In 2001, a show of works by Chinese painter, writer and poet Mu Xin (1927-2011), who was born Sun Pu, was held at the Yale University Art Gallery in the United States, the only one in his lifetime, displaying 33 pieces of landscape paintings — all were donated to the gallery — along with manuscript­s produced when he was incarcerat­ed in the 1970s.

The show is now in an art museum named after him in his hometown.

The Mu Xin Art Museum in Wuzhen, East China’s Zhejiang province, now owns the bulk of Mu Xin’s paintings and manuscript­s.

Before Mu Xin’s US show, he had already given the paintings and manuscript­s a title: Tower Within A Tower.

The first tower refers to the Tower of London — once used as a prison — as a reference to his situation when he was jailed during the “cultural revolution” (1966-76), while the latter refers to an “ivory tower” he built for himself.

Mu Xin produced the 33 small-scale landscape paintings from 1976 to 1979, a time when he was sent to labor in a factory in Shanghai. He was also imprisoned for more than a year during the “cultural revolution” cast as a rightist.

“I was by day a slave and by night a prince,” he once said of the time when creating the series of landscape paintings.
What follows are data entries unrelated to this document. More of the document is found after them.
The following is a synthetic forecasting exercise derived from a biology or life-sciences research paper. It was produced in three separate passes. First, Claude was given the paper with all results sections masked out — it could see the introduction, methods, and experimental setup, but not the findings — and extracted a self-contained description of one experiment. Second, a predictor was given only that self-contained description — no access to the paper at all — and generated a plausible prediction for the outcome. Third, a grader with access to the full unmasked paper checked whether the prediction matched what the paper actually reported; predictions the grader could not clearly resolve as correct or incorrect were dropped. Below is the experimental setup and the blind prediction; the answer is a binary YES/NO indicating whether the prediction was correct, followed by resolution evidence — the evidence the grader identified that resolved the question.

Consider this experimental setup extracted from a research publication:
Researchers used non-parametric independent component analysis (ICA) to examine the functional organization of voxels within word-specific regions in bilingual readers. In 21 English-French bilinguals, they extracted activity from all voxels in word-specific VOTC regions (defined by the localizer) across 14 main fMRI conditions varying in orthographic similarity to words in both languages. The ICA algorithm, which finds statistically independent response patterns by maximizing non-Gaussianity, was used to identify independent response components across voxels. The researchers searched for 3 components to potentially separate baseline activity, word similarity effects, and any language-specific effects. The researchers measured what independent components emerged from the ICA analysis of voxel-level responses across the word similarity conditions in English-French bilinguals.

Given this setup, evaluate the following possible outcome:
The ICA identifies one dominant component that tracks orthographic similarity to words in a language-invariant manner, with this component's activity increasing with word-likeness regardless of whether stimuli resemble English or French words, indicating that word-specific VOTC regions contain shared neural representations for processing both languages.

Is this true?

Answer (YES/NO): YES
For three years, Mu Xin drew the curtains of his house and painted secretly everyday after work.

These paintings were applauded as a unique synthesis of traditiona­l Chinese paintings and Western styles when displayed at Yale.

The show also traveled to the David and Alfred Smart Museum of Art at the University of Chicago, Honolulu Academy of Arts and Asia Society in New York.

All of them were bought by American collector Robert Rosenkranz in 1995 and donated to Yale in 2001.

Rosenkranz in his preface to the show said: “It is clear that Mu Xin risked his life to produce both The Prison Notes and the landscape paintings. When I asked him why he took this chance, he replied that he would be risking his life to not produce them. And so he would have been, for his life is so much a life of the mind.”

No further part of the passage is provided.